TEXT BLOCK:
Keilim or Kelim (כֵּלִים, literally "Vessels") is the first tractate in the Order of Tohorot in the Mishnah. It contains thirty chapters, making it the longest tractate in the Mishnah. The Tosefta on Keilim consists of twenty-five chapters, divided into Bava Kama ("First Gate"), Bava Metzia ("Middle Gate"), and Bava Batra ("Final Gate") of Keilim. The tractate discusses the laws of ritual purity and impurity pertaining to all types of vessels.
- Chapter 1 clarifies the ranking of ritual impurities
- Chapters 2–10 discuss earthenware vessels (clay ovens, etc.)

COLLECTED DATA:
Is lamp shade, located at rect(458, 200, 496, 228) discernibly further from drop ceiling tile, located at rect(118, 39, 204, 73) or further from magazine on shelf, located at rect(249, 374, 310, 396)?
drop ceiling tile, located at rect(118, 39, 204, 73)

WORK INSTRUCTION: Continue the overview of the Mishnah tractate Keilim from its last line onward.

RESPONSE TO THIS TASK:
- Chapters 11–14 discuss metal vessels
- Chapters 15–19 discuss vessels made of wood, leather, and bone
- Chapters 20–25 discuss laws of purity and impurity for vessels
- Chapters 26–28 discuss laws pertaining to leather and clothing
- Chapter 29 discusses the seams of clothing and vessels
- Chapter 30 discusses glass vessels.

There is no Gemara for Keilim in either the Babylonian or Jerusalem Talmud.

ArtScroll Mishnah Series has published a two-volume series explaining all of Mishnayot Keilim in English with many full-color illustrations.